The pilot of Devs, the new FX on Hulu tech-thriller miniseries from writer/director Alex Garland, introduces Lily Chan (Sonoya Mizuno) and her live-in boyfriend, Sergei (Karl Glusman), both engineers sometime in the near-future Bay Area working for the fictional corporation Amaya. Each morning, they leave their San Francisco apartment, step over the homeless man who stays on their building's stairwell and hop on a shuttle bus to the company’s campus, clearly modeled after Google or Facebook's sprawling offices. While other shows satirize Silicon Valley tropes like the stark class divide in the city and the idyllic office, this series follows the dark, unnerving underbelly of the tech world.
There's something noticeably amiss about the Amaya headquarters. Thanks to the menacing and frequently terrifying score from Portishead's Geoff Barrow and composer Ben Salisbury, there's a foreboding thrum under every shot of the workplace. An unsettling and bizarre skyscraper-like statue of a young girl also looms over the campus.
The eerily lifelike structure is a totem to the company's namesake, the deceased daughter of its enigmatic and still-very much grieving founder Forest (Nick Offerman). As CEO of Amaya, he takes on the bizarre tropes and eccentricities of many Silicon Valley leaders, like an amalgamation of Elon Musk's faux-messiah and Mark Zuckerberg's dork everyman. He speaks in vague platitudes, he shovels lettuce into his mouth with his bare hands at meetings, he lives in a surprisingly modest house, he wears a uniform of an unkempt beard, hoodie, and jeans, but of course, he's hiding something sinister.
The first episode finds Sergei joining "Devs," the company's ultra-secretive development lab that's working on a project so high-clearance, he can never tell his partner what actually goes on in the lab. On his first day, something goes horribly awry and he disappears.

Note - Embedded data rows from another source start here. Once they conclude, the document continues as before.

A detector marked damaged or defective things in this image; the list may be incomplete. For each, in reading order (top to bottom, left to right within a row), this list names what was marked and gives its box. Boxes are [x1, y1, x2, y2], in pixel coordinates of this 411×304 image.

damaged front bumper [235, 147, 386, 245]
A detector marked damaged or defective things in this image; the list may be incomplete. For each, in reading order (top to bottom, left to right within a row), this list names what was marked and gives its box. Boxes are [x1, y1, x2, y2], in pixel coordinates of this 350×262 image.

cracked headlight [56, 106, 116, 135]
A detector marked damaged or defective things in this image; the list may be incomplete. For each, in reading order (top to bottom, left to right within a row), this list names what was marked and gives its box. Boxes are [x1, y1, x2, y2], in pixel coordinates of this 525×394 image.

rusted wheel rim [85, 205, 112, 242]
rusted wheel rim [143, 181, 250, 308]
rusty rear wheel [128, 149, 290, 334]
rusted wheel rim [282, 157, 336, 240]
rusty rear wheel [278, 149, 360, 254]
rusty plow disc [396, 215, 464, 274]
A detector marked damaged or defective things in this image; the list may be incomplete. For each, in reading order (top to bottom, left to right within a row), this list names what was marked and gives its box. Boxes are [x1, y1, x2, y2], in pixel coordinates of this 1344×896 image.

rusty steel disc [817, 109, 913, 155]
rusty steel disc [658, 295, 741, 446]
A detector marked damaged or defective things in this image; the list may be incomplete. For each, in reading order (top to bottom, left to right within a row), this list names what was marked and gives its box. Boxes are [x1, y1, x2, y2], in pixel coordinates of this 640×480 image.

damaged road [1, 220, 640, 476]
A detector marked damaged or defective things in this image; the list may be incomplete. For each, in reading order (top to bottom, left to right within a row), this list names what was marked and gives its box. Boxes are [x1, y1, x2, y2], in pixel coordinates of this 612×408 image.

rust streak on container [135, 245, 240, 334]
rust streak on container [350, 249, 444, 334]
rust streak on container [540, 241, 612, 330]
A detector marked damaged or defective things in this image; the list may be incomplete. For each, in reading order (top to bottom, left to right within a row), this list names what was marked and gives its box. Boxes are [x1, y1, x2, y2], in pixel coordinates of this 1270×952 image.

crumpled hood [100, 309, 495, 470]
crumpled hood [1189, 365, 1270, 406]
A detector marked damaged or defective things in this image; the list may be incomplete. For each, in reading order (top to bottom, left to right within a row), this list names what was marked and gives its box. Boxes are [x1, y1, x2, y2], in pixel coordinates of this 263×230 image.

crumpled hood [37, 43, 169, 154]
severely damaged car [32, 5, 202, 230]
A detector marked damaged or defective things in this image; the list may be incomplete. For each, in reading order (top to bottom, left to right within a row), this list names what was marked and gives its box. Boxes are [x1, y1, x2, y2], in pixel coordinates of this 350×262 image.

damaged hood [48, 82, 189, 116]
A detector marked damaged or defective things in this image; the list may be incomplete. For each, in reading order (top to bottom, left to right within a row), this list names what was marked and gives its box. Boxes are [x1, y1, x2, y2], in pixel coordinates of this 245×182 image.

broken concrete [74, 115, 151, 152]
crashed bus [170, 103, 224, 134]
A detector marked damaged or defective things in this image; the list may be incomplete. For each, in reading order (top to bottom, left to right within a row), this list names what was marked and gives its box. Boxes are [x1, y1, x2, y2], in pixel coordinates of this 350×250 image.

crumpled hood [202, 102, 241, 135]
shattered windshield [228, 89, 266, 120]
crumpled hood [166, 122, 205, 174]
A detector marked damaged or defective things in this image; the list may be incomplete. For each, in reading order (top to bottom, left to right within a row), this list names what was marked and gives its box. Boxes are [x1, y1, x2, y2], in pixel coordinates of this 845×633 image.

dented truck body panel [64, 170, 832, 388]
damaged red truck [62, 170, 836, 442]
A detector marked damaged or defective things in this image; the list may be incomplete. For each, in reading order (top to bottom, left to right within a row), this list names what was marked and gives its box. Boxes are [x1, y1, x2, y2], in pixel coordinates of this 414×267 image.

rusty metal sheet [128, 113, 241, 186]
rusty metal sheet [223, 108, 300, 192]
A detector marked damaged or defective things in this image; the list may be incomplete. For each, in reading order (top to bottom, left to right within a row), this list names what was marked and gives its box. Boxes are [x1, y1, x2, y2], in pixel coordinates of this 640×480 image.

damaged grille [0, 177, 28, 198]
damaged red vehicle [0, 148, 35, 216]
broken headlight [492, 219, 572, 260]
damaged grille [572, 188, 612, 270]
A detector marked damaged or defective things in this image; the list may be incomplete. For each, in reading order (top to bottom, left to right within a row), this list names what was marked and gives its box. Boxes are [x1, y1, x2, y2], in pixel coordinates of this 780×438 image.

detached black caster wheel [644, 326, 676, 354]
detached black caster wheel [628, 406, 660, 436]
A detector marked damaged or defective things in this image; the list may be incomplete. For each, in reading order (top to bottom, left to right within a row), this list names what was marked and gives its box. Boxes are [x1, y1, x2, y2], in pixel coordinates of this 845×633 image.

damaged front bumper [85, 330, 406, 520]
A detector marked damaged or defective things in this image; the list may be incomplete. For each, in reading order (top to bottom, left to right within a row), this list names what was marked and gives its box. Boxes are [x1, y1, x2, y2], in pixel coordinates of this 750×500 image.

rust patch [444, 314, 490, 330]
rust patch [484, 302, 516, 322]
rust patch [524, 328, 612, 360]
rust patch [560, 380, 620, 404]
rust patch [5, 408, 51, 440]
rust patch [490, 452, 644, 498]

His disappearance—and subsequent death— sets Lily on a frantic search for what actually happened to her boyfriend. She's convinced the company (and Forest) has something to do with it. Her journey to unravel Sergei's disappearance sets her down a conspiratorial rabbit hole that features corporate cover-ups, sudoku apps that aren't what they seem, foreign spies, and a gigantic computer that can do things that would frighten any ethicist and even change the fabric of the universe.
Garland has consistently excelled at this tense and cerebral slow burn throughout his career. Writing the Danny Boyle-directed standouts like zombie nu-classic 28 Days Later, underrated space slasher Sunshine, and his own directorial efforts in the dystopian sci-fi of Ex Machina and Annihilation have solidified Garland as one of Hollywood's foremost genre experimentalists. It's this sensibility and penchant for dark atmospherics that make his work especially suited for longform TV.
"The thing I was most interested in was not the specific personality traits of any particular tech leader, but more the kind of messianic quality that is conferred upon them — by consumers, by the media and by their employees. It all has a slightly cult-y feel," Garland told the New York Times.
This is the bet FX is taking with their fledgling FX on Hulu branding, a collection of new shows found exclusively on the subscription streaming service. The first few episodes of Devs are strong enough to stand with the cable network's best offerings like The Americans or American Crime Story.
At its worst, Devs can feel like a composite of other "prestige" TV shows: its twist and turns are reminiscent of House of Cards, its spy subplot is straight out of The Americans, and one of its villains, the shocking violent Kenton (Zach Grenier), Amaya's head of security and fixer, is basically a less empathetic Mike from Breaking Bad. But Devs is engaging despite its occasionally derivative inclinations. Mizuno, who's on her third collaboration with Garland after excellent turns in Ex Machina and Annihilation, is pointed and convincing in her portrayal of Lily, as is Offerman's rendering of Forest, who takes his character's frustrating Silicon Valley stereotypes and turns them into something human and deeply flawed. On top of the stellar performances, which also include supporting characters in "Devs" coders Lyndon (Cailee Spaeny) and Stewart (Stephen McKinley Henderson).
It's a big ask to take time for eight episodes of near-future dystopia, and though it's sometimes confusing and meandering, it's worth letting this smart miniseries unfold at its own pace. Like so much of Garland's previous work, specifically the colorful anxiety of Annihilation and the tense pace of Ex Machina, Devs will stick with you.